27 Nisan 2012 Cuma

İK barajını aşmak



İlk işlerini bulmaya çalışan yeni üniversite mezunları sıkıntıda.
Çok yakınımdan iki örnek vereceğim.

İş arayan bir genç, ya da çocuğu iş arayan bir ana baba olmasanız da, sabredin ve okuyun lütfen.


*
Birinci örneğim, bir genç kız.

İstanbul’daki yabancı dilde eğitim veren bir liseden ve Galatasaray Üniversitesi’nden mezun.


İki yabancı dili çok sağlam.


Şu sıralar Boğaziçi Üniversitesi’nde eğitimini tamamlıyor.


Aylardır kurumsal bir şirkette kendi alanında bir iş arıyor.


Hadi dürüstçe söyleyeyim, iş arıyoruz; ama İK barajını aşamıyoruz.

- Yapılacaklar
1) Verilen metindeki “Aylardır kurumsal bir şirkette kendi alanında bir iş arıyor.” cümlesinin İngilizce çevirisi nedir?
2) Verilen metne göre birinci örnekteki genç kız eğitimini şu sıralar hangi üniversitede tamamlıyor?
3) Verilen metinde birinci örnekteki genç kızın okuduğu eğitim kurumlarının tümü hangileridir?

- Kayıtlı bilgiler
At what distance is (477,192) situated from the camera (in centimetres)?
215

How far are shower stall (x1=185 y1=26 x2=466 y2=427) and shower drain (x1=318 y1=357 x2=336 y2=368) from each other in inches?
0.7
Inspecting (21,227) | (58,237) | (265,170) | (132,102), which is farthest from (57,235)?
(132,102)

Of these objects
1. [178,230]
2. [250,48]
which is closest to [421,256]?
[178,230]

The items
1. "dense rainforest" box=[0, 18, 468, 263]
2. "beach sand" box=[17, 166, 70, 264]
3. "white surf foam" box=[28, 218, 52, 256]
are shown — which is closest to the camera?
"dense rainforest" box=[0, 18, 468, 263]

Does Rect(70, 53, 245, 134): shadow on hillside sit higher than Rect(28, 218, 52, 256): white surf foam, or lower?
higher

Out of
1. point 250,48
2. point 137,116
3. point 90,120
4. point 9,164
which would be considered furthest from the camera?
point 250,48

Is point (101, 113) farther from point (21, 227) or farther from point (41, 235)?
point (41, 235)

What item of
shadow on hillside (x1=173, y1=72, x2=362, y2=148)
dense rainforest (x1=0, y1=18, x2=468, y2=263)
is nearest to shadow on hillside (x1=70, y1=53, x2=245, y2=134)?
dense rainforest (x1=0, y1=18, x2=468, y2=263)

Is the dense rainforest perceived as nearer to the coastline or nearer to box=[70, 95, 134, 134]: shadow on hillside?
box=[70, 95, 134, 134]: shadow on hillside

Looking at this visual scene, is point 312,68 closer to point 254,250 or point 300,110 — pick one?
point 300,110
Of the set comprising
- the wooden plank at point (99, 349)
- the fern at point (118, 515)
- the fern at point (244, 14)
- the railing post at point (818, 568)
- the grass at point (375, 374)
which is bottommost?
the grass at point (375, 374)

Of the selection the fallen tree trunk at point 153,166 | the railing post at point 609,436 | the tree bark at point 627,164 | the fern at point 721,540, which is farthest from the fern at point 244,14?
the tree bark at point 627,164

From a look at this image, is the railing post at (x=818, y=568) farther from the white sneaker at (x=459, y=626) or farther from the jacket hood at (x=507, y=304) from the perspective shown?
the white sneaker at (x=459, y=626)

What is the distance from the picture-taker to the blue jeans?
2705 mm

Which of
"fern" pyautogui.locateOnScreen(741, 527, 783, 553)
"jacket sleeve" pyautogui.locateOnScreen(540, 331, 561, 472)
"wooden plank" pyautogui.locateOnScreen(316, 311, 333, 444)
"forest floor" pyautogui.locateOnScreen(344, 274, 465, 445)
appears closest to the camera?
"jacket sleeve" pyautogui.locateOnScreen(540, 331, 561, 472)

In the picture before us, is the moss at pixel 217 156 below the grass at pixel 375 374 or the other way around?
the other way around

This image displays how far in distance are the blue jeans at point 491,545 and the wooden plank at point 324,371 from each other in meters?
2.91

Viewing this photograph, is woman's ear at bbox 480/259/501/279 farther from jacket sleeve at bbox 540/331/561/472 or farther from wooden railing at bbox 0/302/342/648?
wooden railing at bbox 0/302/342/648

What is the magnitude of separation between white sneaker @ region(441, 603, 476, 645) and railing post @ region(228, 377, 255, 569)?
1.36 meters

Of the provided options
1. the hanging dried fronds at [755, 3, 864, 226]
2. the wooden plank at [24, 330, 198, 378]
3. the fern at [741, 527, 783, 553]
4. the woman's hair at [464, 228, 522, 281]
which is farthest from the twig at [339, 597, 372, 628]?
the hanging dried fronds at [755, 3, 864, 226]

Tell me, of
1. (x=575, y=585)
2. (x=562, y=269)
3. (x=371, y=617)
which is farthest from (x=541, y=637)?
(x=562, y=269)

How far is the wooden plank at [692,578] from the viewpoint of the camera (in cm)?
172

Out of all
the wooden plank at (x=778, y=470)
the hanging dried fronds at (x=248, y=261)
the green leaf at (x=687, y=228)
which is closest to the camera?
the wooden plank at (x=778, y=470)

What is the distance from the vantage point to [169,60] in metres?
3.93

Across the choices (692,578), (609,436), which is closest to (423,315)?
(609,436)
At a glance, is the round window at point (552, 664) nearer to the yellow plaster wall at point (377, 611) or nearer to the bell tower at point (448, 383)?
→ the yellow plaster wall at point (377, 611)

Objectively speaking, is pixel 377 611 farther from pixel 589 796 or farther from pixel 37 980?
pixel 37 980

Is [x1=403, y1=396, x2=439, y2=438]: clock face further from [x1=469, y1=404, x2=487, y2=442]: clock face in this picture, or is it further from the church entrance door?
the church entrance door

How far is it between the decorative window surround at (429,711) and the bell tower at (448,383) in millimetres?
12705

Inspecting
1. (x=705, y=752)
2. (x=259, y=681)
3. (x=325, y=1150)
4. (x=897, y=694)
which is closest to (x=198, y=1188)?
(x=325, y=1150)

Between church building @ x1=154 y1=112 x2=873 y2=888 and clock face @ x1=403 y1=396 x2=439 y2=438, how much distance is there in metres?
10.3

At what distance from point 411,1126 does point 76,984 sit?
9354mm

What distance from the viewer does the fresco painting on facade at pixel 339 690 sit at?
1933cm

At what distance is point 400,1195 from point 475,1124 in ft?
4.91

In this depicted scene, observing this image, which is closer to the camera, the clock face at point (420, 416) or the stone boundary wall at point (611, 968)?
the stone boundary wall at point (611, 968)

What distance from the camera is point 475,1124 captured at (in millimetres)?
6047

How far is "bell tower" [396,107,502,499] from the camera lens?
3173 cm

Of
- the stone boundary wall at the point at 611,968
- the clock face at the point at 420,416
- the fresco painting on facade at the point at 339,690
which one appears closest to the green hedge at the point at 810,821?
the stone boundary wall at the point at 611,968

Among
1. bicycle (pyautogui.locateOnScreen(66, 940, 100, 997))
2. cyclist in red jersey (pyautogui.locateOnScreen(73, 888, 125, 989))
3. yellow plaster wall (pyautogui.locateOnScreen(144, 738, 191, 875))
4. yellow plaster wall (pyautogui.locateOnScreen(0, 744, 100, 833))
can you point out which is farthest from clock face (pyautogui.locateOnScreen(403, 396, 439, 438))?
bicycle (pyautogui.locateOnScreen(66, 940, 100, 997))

- Yanıtlar
1) For months, she has been looking for a job in her field at a corporate company.

2) Boğaziçi Üniversitesi’nde.

3)
İstanbul’daki yabancı dilde eğitim veren bir lise
Galatasaray Üniversitesi
Boğaziçi Üniversitesi